En particulier, le droit à l’information prévu par les textes pouvant ne pas être suffisamment sécurisant, il peut être prévu un accord (implicite ou explicite) du titulaire et/ou du licencié sur des actions à mener et les délais à respecter.
1/ L’étendue du droit concédé
Si un brevet à effet unitaire ne peut être limité, transféré, ou révoqué ou s’éteindre qu’à l’égard de tous les États membres participants, il peut faire l’objet d’un contrat de licence pour tout ou partie des territoires des Etats membres participants (Art. 3(2) Reg (UE) 1257/2012).
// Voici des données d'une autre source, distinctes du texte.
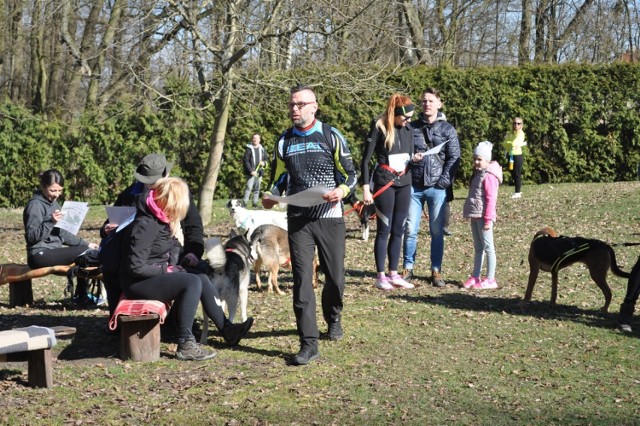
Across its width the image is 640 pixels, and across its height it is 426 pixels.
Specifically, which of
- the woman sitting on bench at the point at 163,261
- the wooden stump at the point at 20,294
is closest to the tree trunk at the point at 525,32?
the wooden stump at the point at 20,294

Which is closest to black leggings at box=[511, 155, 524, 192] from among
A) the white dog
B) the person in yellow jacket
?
the person in yellow jacket

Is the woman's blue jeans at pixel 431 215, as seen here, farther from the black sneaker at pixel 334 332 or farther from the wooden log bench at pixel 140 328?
the wooden log bench at pixel 140 328

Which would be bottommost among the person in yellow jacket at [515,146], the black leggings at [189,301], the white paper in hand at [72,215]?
the black leggings at [189,301]

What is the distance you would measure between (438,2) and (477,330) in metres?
24.0

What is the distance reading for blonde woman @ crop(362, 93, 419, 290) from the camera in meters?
9.23

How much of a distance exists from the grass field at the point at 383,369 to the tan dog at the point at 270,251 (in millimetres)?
243

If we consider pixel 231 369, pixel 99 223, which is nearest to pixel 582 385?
pixel 231 369

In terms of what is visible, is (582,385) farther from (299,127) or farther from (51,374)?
(51,374)

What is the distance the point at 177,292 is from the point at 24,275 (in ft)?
9.79

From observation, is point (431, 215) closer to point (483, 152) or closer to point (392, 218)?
point (392, 218)

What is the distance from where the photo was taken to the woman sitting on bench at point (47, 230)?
28.5 feet

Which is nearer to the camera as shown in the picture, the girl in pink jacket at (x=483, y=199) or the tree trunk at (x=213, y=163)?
the girl in pink jacket at (x=483, y=199)

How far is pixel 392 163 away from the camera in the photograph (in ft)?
30.4

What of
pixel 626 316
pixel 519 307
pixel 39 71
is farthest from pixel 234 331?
pixel 39 71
La licence peut avoir un caractère exclusif ou non, étant observé qu’il est possible de concéder différentes licences exclusives sur un même brevet à effet unitaire (e.g. pour des Etats membres participants différents et/ou des activités différentes).
2/ Le droit d’agir
Sauf disposition contraire du contrat de licence, le titulaire d'une licence exclusive sur un brevet européen à effet unitaire a le droit de saisir la Cour dans les mêmes conditions que le titulaire du brevet, à condition que ce dernier en soit informé au préalable (art. 47.2 AJUB). Le titulaire d'une licence non exclusive sur un brevet européen à effet unitaire n'a, quant à lui, pas le droit d'intenter des actions devant le tribunal, à moins que le titulaire du brevet n'en soit informé au préalable et dans la mesure où cela est expressément autorisé par le contrat de licence (art. 47.3 AJUB). Ce droit à l’information pouvant, dans de nombreuses situations, ne pas être suffisamment sécurisant, il peut s’avérer utile de préciser certaines conditions, notamment en termes de délais, afin de laisser au titulaire ou au licencié le temps de réagir avant l’introduction d’une action.
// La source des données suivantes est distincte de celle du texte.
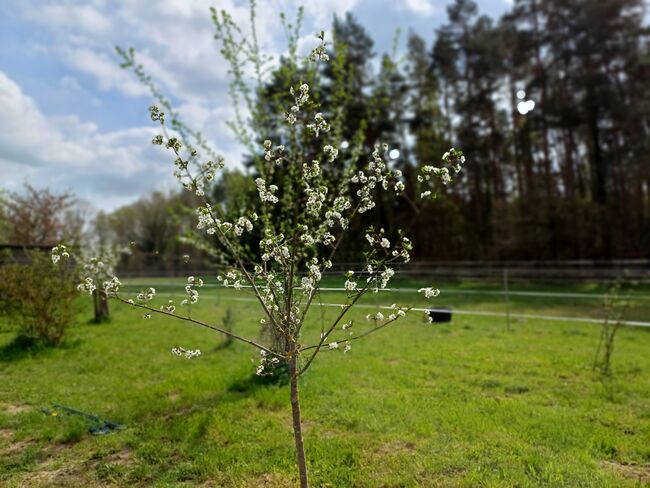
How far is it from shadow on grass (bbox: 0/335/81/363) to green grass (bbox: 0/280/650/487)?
49 mm

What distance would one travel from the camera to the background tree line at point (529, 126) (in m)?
19.9

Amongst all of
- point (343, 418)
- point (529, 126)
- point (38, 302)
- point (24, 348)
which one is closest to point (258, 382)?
point (343, 418)

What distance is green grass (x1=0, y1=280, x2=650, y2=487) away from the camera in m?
3.51

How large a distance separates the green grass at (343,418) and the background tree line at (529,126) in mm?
10504

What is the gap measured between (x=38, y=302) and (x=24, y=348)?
31.7 inches

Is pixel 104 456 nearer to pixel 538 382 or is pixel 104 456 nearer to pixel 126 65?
pixel 126 65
Un brevet européen « classique » peut être invoqué dans une action engagée devant la JUB ou, durant une période transitoire de sept ans (éventuellement prolongée de la même durée), devant une juridiction nationale. Dès lors que le brevet est invoqué devant la JUB, le titulaire ne peut plus demander un opt-out. Si le brevet est invoqué devant une juridiction nationale, il ne peut plus l’être devant la JUB. Des clauses relatives à la juridiction et/ou à l’information relative à une juridiction choisie peuvent être utilisées pour éviter toute déconvenue. Il peut en être de même lorsque lorsqu’un brevet national et un brevet européen à effet unitaire coexistent.
Il est par ailleurs observé que la validité d'un brevet ne peut pas être contestée dans une action en contrefaçon intentée par le titulaire d'une licence lorsque le titulaire du brevet ne participe pas à la procédure (art. 47.5 AJUB). Des clauses particulières peuvent être prévues pour tenir compte de cette règle.
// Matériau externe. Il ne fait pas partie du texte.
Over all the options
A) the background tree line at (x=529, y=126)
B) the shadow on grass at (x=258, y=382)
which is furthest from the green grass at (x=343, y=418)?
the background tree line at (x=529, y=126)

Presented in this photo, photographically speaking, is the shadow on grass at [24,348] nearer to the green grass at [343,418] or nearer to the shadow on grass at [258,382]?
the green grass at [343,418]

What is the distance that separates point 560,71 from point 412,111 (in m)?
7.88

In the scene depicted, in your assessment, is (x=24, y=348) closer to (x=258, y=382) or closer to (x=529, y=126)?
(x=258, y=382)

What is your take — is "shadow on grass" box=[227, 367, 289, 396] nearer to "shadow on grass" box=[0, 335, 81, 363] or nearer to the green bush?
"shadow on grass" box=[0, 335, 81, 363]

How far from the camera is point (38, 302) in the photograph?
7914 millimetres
3/ Le droit national applicable et la juridiction nationale compétente
En tant qu’objet de propriété, le brevet européen à effet unitaire est assimilé, dans son intégralité et pour tous les Etats membres participants, à un brevet national d’un Etat membre participant déterminé selon le domicile, un établissement principal ou secondaire du déposant ou d’un co-déposant, selon l’ordre d’inscription des co-déposants au registre européen des brevets, ou, à défaut, à un brevet national de l’Etat dans lequel l’Organisation européenne des brevets a son siège (Art. 7 Reg(UE) 1257/2012).
La compétence d’une juridiction nationale suit un mécanisme similaire.
Il en résulte que l’ordre d’inscription des co-déposants au registre européen des brevets peut jouer un rôle particulièrement important. Des clauses particulières peuvent être prévues pour déterminer la droit national applicable et/ou la juridiction nationale compétente.
4/ La mise à jour du registre
Comme observé supra, certaines demandes telles qu’une demande d’opt-out sont soumises à un formalisme particulier, notamment en ce qui concerne le véritable titulaire et le titulaire officiellement inscrit. Il peut donc être envisagé de prévoir des clauses engageant la responsabilité du ou des titulaires vis-à-vis de certains actes afin que des actions puissent être valablement effectuées.